May 21, 2009
Panel 1:"Very, very serious! But not as serious as the lung cancer that killed him. Turns out, this deer smoked three packs a day!"
Panel 2:"Those goddam cigarette companies! Advertising their filthy cancer sticks to innocent children, small animals, and other defenseless creatures."
Panel 3:Okay, fine, maybe this strip isn't going to be about the dangers of smoking. Judging from this panel, I feel safe saying that it's going to be about the dangers of illegal dumping of toxic substances (or maybe that's a truck full of prions!).

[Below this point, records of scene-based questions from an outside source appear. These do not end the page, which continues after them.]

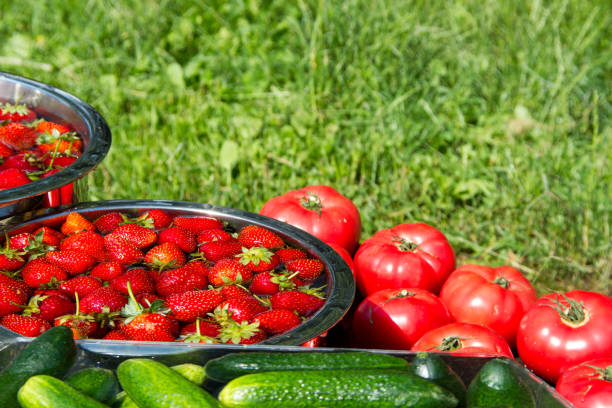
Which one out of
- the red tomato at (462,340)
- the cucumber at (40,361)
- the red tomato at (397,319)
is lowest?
the red tomato at (397,319)

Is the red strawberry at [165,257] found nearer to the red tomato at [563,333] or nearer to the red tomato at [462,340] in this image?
the red tomato at [462,340]

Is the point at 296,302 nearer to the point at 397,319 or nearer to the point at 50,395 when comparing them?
the point at 397,319

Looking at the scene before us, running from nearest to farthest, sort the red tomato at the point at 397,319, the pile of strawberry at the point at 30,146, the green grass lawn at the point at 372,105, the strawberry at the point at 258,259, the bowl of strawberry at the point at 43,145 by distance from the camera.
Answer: the strawberry at the point at 258,259 < the bowl of strawberry at the point at 43,145 < the pile of strawberry at the point at 30,146 < the red tomato at the point at 397,319 < the green grass lawn at the point at 372,105

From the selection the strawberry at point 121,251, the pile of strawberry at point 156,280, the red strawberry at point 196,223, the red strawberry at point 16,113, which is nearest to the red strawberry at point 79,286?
the pile of strawberry at point 156,280

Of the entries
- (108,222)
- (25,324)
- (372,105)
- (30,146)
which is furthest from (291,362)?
(372,105)

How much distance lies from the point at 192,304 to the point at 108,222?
1.51ft

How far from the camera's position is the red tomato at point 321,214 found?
242 centimetres

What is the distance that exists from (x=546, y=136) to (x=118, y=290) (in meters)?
2.79

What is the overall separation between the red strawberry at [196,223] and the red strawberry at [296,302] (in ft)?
1.21

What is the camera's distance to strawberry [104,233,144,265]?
171cm

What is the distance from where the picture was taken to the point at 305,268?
68.1 inches

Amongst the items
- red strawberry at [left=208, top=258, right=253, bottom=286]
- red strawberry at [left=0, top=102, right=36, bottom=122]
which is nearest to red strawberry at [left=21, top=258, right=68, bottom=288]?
red strawberry at [left=208, top=258, right=253, bottom=286]

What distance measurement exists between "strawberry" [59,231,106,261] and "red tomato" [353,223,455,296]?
0.89m

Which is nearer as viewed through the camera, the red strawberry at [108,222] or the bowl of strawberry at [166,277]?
the bowl of strawberry at [166,277]
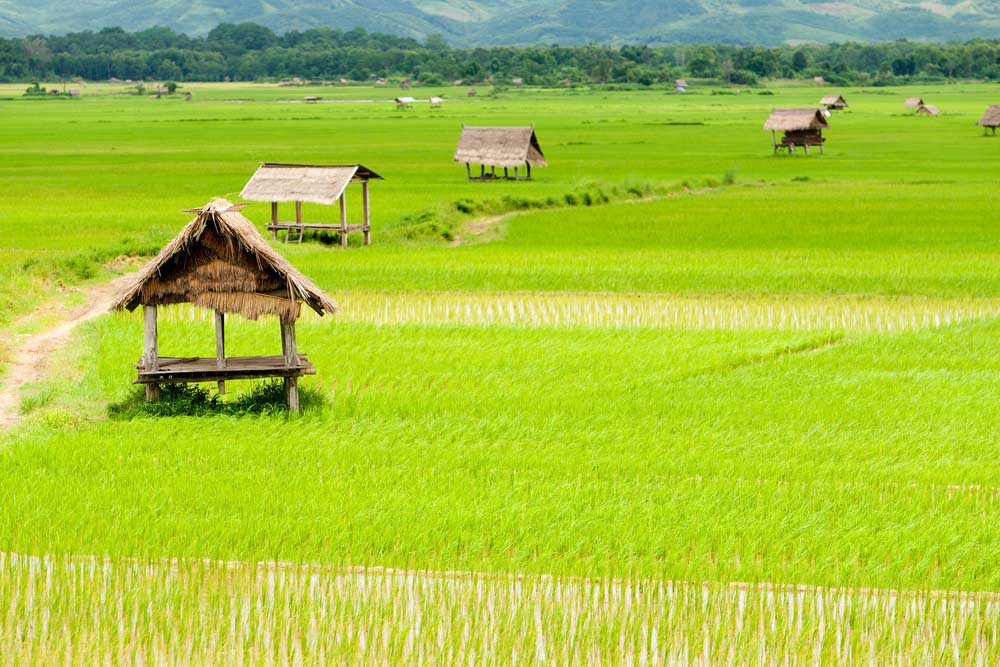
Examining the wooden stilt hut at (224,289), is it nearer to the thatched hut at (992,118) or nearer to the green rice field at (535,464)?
the green rice field at (535,464)

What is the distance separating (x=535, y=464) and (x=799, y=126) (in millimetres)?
38292

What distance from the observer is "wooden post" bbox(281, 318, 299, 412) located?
33.1 ft

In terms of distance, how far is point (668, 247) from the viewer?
2072 cm

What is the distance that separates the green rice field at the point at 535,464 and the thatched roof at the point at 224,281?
81 centimetres

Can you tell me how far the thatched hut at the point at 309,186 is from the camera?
69.6 ft

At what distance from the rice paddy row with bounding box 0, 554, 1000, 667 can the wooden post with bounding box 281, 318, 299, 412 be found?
130 inches

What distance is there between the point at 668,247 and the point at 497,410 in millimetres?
10901

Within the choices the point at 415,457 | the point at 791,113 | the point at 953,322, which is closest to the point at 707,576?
the point at 415,457

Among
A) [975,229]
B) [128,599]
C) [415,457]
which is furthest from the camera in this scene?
[975,229]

As a civil enforcement* attorney for the EPA (really!), I hold the faint hope that this could turn into an interesting story arc. On the other hand, it's been done before...by Steven Segal...and it sucked. And while Steven Segal can at least bring the camp, I'm not sure what the Jackelrod Sphere is going to add here. The faint hope I just mentioned mostly revolves around the thought that anybody who drives a 70s-era semi is likely to have an accordingly archaic moustache which, as we all know, is to Mark Trail as a red flag is to a bull. If our heretofore invisible truck driver does have a moustache, perhaps we'll have fewer precious moments and more peach-colored fist bombs.
And, incidentally, that is one talented fucking skunk.
*The violation we're witnessing here would fall in the criminal realm, which is dealt with by a different office in the Agency from mine.